On November 9, the organizing committee announced that medals for the 2020 Tokyo Olympic and Paralympic Games will be made using gold, silver, and other metals recovered from old mobile phones, smartphones, and computers. In addition to communicating the image of an environment-friendly Olympics and Paralympics, it is hoped recycled medals will generate greater public interest in the role of recycling in society.

The Push for “Urban Mine” Medals

The campaign to use recycled medals began in June 2015, when three cities—Hachinohe in Aomori Prefecture, Ōdate in Akita Prefecture, and Ichinoseki in Iwate Prefecture—submitted to the Tokyo Organizing Committee of the Olympic and Paralympic Games a proposal to use gold, silver, and bronze recovered from small end-of-life household appliances to make medals. In July 2016 the Eco Materials Forum, an association based in Tsukuba, Ibaraki Prefecture, that studies environmentally conscious materials, produced a prototype gold medal sourced only from recycled gold that meets Olympic medal specifications. At the same time, it launched an online petition calling on the organizing committee to adopt the idea.

Old electronics lying around unused in homes and offices have been dubbed “urban mines” due to their potential as sources of large amounts of rare and precious metals if recycled. On October 21 the city of Ōbu in Aichi Prefecture, together with its Shigakkan University and major electronics recycler Renet Japan Inc., launched the Committee for Cooperation on Urban Mine Medals. At the press conference held to announce the launch, four Rio Olympic medalists in women’s wrestling, including Yoshida Saori, rooted for the cause.
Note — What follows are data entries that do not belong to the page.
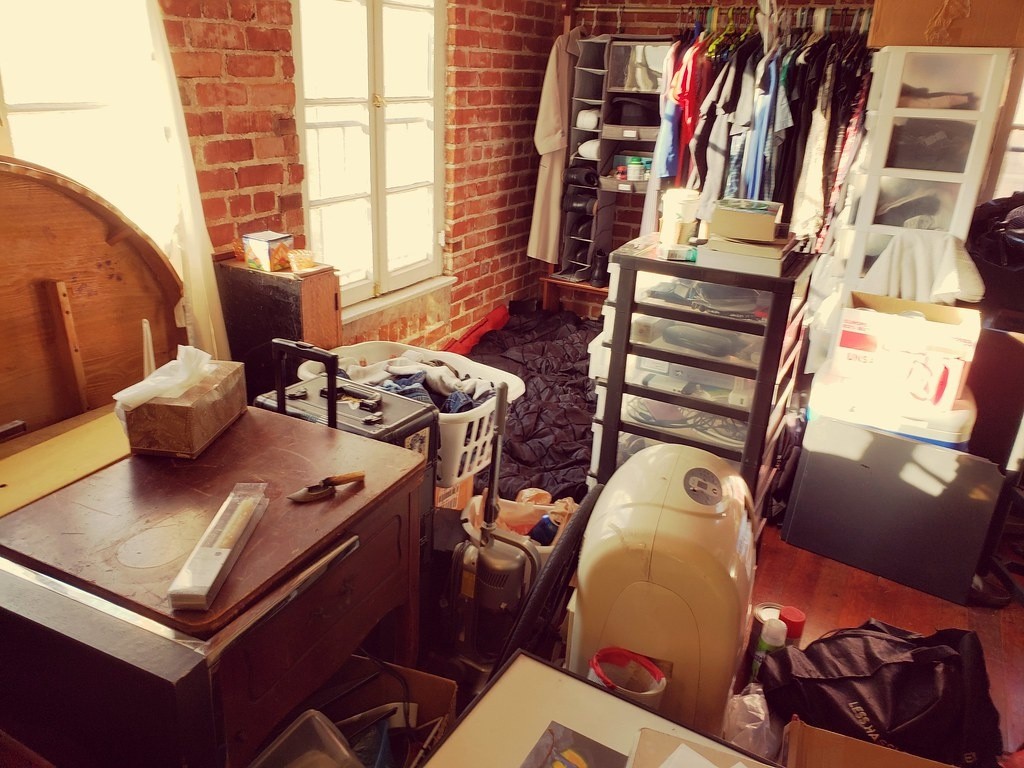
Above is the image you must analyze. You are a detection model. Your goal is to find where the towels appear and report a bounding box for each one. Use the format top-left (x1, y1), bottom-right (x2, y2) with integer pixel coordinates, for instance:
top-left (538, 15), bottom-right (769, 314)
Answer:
top-left (854, 228), bottom-right (986, 304)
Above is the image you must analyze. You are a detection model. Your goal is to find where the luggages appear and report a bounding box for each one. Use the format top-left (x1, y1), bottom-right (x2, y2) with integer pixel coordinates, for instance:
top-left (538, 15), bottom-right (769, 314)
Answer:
top-left (254, 337), bottom-right (440, 597)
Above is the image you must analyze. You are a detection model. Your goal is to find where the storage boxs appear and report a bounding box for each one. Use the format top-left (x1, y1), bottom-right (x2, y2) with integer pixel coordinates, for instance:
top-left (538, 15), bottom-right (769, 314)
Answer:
top-left (709, 197), bottom-right (783, 241)
top-left (435, 476), bottom-right (473, 510)
top-left (241, 231), bottom-right (294, 272)
top-left (822, 292), bottom-right (981, 413)
top-left (247, 708), bottom-right (366, 768)
top-left (866, 0), bottom-right (1024, 49)
top-left (782, 714), bottom-right (962, 768)
top-left (260, 653), bottom-right (457, 768)
top-left (806, 362), bottom-right (977, 454)
top-left (780, 329), bottom-right (1024, 605)
top-left (297, 340), bottom-right (526, 488)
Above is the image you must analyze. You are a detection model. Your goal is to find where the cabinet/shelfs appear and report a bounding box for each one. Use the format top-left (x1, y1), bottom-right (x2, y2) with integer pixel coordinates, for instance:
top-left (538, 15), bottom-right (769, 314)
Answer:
top-left (587, 233), bottom-right (819, 566)
top-left (540, 34), bottom-right (674, 311)
top-left (843, 44), bottom-right (1012, 287)
top-left (217, 258), bottom-right (342, 396)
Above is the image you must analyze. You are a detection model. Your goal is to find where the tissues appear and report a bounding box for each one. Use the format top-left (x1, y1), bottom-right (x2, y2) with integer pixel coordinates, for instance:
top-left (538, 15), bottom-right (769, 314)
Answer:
top-left (111, 342), bottom-right (248, 460)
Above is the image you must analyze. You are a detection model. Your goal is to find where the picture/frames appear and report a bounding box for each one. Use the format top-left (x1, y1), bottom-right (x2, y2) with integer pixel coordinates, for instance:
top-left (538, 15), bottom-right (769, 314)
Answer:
top-left (417, 648), bottom-right (786, 768)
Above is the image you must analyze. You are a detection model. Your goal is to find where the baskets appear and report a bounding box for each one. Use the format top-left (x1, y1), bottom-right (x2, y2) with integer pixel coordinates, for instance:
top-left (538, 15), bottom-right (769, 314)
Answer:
top-left (298, 340), bottom-right (526, 488)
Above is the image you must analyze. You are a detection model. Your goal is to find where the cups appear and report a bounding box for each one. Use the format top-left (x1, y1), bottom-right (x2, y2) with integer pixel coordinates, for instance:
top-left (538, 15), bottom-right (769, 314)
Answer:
top-left (662, 188), bottom-right (701, 223)
top-left (289, 249), bottom-right (314, 271)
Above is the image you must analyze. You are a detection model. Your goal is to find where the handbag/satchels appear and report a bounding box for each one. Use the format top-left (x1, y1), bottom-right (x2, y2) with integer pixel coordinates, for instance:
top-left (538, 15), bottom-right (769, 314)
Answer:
top-left (757, 618), bottom-right (1004, 768)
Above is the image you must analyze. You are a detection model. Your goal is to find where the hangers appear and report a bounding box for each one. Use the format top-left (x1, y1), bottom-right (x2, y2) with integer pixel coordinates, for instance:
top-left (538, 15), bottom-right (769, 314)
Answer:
top-left (580, 6), bottom-right (589, 39)
top-left (672, 6), bottom-right (871, 68)
top-left (616, 6), bottom-right (623, 35)
top-left (589, 7), bottom-right (600, 38)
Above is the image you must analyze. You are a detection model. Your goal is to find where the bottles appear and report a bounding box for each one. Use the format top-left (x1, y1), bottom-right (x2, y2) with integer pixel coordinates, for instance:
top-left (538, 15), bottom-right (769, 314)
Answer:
top-left (627, 157), bottom-right (645, 180)
top-left (750, 619), bottom-right (788, 683)
top-left (643, 164), bottom-right (651, 180)
top-left (615, 166), bottom-right (627, 181)
top-left (779, 606), bottom-right (806, 648)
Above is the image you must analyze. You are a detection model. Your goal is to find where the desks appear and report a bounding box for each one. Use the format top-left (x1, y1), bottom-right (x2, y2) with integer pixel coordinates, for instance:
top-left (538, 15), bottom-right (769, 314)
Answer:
top-left (1, 156), bottom-right (205, 445)
top-left (0, 403), bottom-right (426, 768)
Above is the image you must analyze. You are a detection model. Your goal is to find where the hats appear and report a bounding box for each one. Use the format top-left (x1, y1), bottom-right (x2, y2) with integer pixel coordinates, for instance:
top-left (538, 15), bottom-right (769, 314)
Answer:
top-left (612, 97), bottom-right (660, 126)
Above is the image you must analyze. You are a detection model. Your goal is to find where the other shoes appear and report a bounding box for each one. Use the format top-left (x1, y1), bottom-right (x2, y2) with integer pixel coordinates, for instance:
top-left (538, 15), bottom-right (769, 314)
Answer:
top-left (562, 109), bottom-right (610, 288)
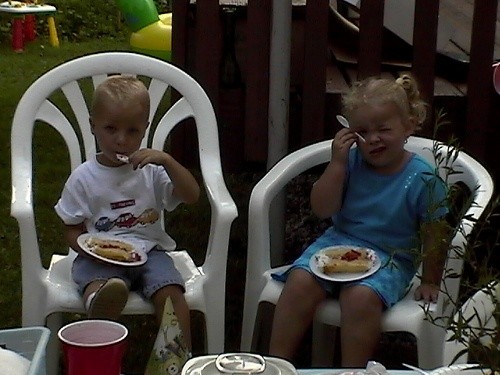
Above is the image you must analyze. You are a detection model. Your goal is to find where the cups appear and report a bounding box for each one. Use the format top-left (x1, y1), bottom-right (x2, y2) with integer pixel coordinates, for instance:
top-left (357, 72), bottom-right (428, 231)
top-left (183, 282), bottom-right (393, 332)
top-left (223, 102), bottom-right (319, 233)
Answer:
top-left (58, 320), bottom-right (128, 375)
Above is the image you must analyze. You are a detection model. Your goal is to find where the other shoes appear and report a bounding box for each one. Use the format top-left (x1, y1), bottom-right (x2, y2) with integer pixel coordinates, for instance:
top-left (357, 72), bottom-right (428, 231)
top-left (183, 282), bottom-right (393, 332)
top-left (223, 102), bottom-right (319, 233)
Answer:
top-left (88, 277), bottom-right (128, 321)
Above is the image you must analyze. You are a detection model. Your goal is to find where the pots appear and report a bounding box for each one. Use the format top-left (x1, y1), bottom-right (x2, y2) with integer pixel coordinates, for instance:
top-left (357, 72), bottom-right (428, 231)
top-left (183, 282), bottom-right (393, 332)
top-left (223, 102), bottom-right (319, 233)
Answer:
top-left (180, 353), bottom-right (299, 375)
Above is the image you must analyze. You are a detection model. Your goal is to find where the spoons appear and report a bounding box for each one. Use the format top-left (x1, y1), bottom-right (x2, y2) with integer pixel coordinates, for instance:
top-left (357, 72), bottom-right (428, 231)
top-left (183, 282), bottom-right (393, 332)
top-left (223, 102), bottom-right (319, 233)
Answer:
top-left (116, 154), bottom-right (158, 168)
top-left (337, 115), bottom-right (366, 143)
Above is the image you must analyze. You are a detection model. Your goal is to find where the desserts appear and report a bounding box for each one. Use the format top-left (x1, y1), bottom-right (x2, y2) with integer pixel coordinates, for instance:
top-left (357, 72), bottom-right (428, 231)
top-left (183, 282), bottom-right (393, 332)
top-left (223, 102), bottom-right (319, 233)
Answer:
top-left (87, 238), bottom-right (133, 261)
top-left (321, 247), bottom-right (369, 274)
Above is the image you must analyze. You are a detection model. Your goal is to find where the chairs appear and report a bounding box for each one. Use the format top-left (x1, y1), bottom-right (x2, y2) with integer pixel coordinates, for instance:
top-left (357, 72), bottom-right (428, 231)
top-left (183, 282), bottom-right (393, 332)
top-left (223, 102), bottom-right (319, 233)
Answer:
top-left (8, 51), bottom-right (240, 356)
top-left (239, 132), bottom-right (496, 369)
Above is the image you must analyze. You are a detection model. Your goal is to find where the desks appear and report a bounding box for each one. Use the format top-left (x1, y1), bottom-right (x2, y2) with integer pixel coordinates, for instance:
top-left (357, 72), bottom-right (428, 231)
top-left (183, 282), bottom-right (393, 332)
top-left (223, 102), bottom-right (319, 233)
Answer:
top-left (0, 0), bottom-right (61, 54)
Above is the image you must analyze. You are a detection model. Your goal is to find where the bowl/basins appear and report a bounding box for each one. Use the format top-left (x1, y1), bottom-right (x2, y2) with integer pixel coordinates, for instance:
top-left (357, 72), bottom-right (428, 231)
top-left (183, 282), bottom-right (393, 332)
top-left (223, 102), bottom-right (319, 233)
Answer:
top-left (0, 327), bottom-right (50, 375)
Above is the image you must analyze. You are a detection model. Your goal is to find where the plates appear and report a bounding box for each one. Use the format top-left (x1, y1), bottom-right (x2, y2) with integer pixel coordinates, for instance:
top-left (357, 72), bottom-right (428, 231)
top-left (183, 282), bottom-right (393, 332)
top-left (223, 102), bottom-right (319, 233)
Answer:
top-left (430, 363), bottom-right (499, 375)
top-left (77, 233), bottom-right (148, 266)
top-left (309, 246), bottom-right (382, 281)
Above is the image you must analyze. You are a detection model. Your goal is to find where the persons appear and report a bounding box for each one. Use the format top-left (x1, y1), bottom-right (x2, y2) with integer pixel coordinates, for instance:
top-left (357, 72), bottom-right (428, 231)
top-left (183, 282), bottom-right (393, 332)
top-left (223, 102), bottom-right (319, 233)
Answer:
top-left (269, 71), bottom-right (450, 368)
top-left (52, 75), bottom-right (201, 360)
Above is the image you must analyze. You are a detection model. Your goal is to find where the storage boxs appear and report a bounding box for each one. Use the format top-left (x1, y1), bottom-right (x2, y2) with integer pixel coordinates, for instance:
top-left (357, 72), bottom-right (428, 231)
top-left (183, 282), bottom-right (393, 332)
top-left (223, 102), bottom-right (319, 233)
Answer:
top-left (0, 326), bottom-right (51, 375)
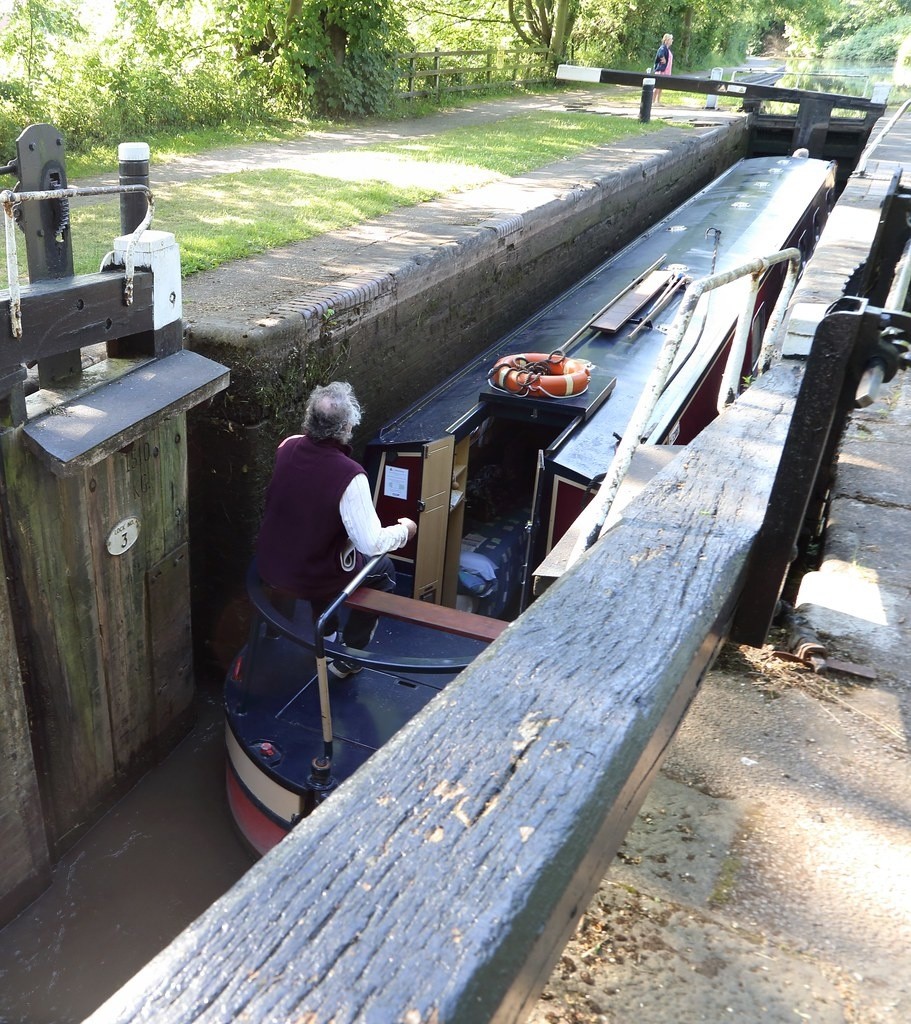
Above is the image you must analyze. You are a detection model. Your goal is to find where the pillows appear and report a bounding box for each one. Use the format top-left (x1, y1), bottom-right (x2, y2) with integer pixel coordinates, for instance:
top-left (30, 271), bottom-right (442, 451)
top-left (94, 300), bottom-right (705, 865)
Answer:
top-left (457, 552), bottom-right (499, 595)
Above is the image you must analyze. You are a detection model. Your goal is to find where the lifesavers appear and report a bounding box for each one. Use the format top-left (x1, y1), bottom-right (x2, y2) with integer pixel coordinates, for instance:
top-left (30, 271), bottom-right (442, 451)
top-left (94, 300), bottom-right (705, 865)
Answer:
top-left (493, 352), bottom-right (589, 398)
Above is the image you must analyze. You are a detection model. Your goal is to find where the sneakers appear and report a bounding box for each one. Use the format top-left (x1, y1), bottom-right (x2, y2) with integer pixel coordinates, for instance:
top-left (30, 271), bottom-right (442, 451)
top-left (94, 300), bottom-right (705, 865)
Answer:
top-left (328, 655), bottom-right (365, 679)
top-left (325, 633), bottom-right (348, 663)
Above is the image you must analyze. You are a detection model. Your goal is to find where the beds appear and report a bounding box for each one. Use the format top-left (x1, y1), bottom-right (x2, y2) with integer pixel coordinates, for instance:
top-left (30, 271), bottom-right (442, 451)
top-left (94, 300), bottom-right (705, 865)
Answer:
top-left (454, 456), bottom-right (542, 619)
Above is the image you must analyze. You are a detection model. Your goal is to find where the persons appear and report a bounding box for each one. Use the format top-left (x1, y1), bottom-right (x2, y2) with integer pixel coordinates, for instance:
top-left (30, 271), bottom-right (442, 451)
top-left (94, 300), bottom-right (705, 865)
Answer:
top-left (650, 34), bottom-right (673, 107)
top-left (254, 382), bottom-right (418, 677)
Okamura Hideto, mayor of Ōbu city, with four Rio Olympic medalists in women’s wrestling at the press conference calling for the use of recycled medals at the 2020 Tokyo games. (Photo courtesy of Committee for Cooperation on Urban Mine Medals)

College students were also involved in the drive. Environment Rodorigues, a student-run environmental nonprofit group at Waseda University, collected signatures as well as used products at events across Tokyo and on campus. Campaigners’ efforts were rewarded with last week’s decision by the organizing committee to adopt recycled medals.

Largely Untapped: Disused Mobile Phones and Computers

The Act on Promotion of Recycling of Small Waste Electrical and Electronic Equipment, enacted in 2013, put in place a system for collecting and recycling end-of-life products such as mobile phones, computers, digital cameras, and game consoles. According to statistics by the Ministry of the Environment and the Ministry of Economy, Trade, and Industry, each year 650,000 tons’ worth of small appliances reach the end of their life cycles in Japan. If all of these appliances were collected and recycled, 280,000 tons of metal could be reused, for a total value of ¥84.4 billion.

Shredded and sorted scraps containing gold, silver, and bronze. (Photo courtesy of Re-Tem Corp.)

But the current recovery rate is a dismal 7.7%. Over 200 million mobile phones and over 30 million personal computers are thought to be gathering dust in homes and offices.

Some of these old appliances fall in the hands of unauthorized waste collectors. Materials recovered by these operators often undergo insufficient recycling processes at inferior facilities, giving rise to concerns of environmental damage, particularly overseas.

Sparking Change in Attitudes toward Recycling

“If devices that people put out to recycle are actually reused as material for gold medals, they will be happy to have done it,” says Chairman Harada Kōmei of the Ecomaterials Forum. “Seeing the visible results of one’s actions will dramatically change people’s attitudes toward recycling.” Therein, he stresses, lies the project’s significance.

To prevent theft, small electrical and electronic goods recovered under the recycling promotion act are made fully traceable. Since recyclers provide updated information on the status of the goods, “You would be able to track down which factory recycled your mobile phone or computer into metal and which medal in what Olympic event it was used for.” This would be a great way of demonstrating Japan’s technology to the world, Harada asserts.

A mother and daughter look at how a medal is made from recycled material at the booth of Environment Rodorigues during an environmental event on October 8, 2016, in Minato, Tokyo.

The silver and bronze medals at the 2016 Summer Olympics in Rio de Janeiro were claimed to contain 30% recycled material, but there was no mention of recycled gold in the gold medals. The Ecomaterials Forum estimates that 9.6 kilograms of gold, 1.2 tons of silver, and 700 kg of bronze will be needed to manufacture the medals for the Tokyo Olympic and Paralympic Games. Sourcing all 9.6 kg of this gold from recycled materials would require roughly 320,000 mobile phones or 50,000 computers.

(Originally written in Japanese by Ishii Masato of Nippon.com and published on November 8, 2016. Banner photo: A member of Environment Rodorigues, Waseda University, holds up a prototype gold medal made from recycled materials next to a poster of Olympic medals through the years.)